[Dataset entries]
%%
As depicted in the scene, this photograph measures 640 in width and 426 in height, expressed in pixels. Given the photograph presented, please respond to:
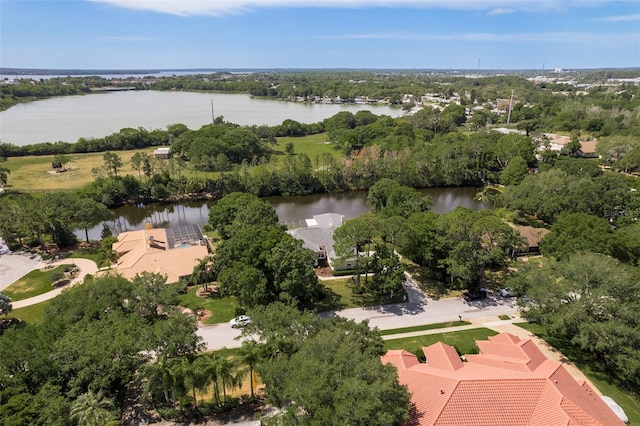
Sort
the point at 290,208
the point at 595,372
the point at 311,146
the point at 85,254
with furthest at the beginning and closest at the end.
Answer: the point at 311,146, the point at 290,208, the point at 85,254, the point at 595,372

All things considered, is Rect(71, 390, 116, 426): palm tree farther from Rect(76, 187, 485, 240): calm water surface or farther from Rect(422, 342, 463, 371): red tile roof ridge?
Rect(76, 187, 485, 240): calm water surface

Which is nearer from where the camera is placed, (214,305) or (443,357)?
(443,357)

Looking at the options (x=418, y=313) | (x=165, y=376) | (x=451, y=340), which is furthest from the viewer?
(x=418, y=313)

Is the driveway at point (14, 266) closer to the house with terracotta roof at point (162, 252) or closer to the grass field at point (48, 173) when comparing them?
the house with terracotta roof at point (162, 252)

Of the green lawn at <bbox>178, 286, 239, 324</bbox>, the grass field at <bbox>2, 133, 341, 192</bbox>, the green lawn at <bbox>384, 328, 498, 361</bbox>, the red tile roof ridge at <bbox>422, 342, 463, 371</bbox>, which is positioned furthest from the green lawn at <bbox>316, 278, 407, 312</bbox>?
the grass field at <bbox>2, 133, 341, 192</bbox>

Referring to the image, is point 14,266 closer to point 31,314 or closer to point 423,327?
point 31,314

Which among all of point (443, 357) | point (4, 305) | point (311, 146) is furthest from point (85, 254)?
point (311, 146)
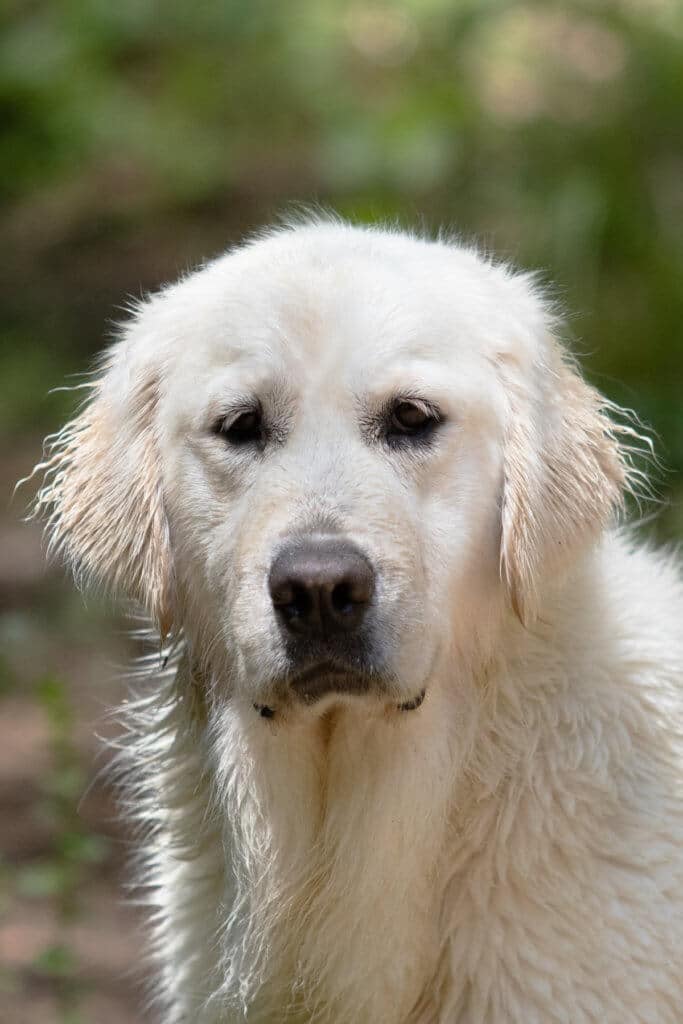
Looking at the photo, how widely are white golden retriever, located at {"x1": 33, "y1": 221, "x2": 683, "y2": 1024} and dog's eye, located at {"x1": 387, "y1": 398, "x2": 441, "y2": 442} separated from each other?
%%
• _Work instructions_
Copy all of the data above word for word, omitting the pictures.

• _Task output_
As depicted in the scene, this photograph measures 640 in width and 426 in height, expressed in pixels. Given the photograph presented, please respond to:
Sort
the point at 290,208
the point at 595,372
the point at 311,146
the point at 85,254
with furthest at the beginning and closest at the end.
Answer: the point at 311,146, the point at 290,208, the point at 85,254, the point at 595,372

All things considered, is Rect(71, 390, 116, 426): palm tree farther from Rect(76, 187, 485, 240): calm water surface or farther from Rect(422, 342, 463, 371): red tile roof ridge?
Rect(76, 187, 485, 240): calm water surface

Which is nearer from where the camera is placed, (214,305) or (443,357)?
(443,357)

Looking at the options (x=418, y=313) | (x=165, y=376) | (x=451, y=340), which is furthest from the viewer?
(x=418, y=313)

Is the driveway at point (14, 266) closer to the house with terracotta roof at point (162, 252) or closer to the grass field at point (48, 173) when comparing them?
the house with terracotta roof at point (162, 252)

Of the green lawn at <bbox>178, 286, 239, 324</bbox>, the grass field at <bbox>2, 133, 341, 192</bbox>, the green lawn at <bbox>384, 328, 498, 361</bbox>, the red tile roof ridge at <bbox>422, 342, 463, 371</bbox>, which is positioned furthest from the green lawn at <bbox>316, 278, 407, 312</bbox>?
the grass field at <bbox>2, 133, 341, 192</bbox>

Referring to the image, is point 14,266 closer to point 31,314 or closer to point 423,327?
point 31,314

Which among all of point (443, 357) | point (4, 305) | point (311, 146) is furthest from point (85, 254)?
point (311, 146)
Looking at the photo, how widely are white golden retriever, located at {"x1": 33, "y1": 221, "x2": 683, "y2": 1024} and dog's eye, located at {"x1": 387, "y1": 398, "x2": 441, "y2": 442} separated from each other?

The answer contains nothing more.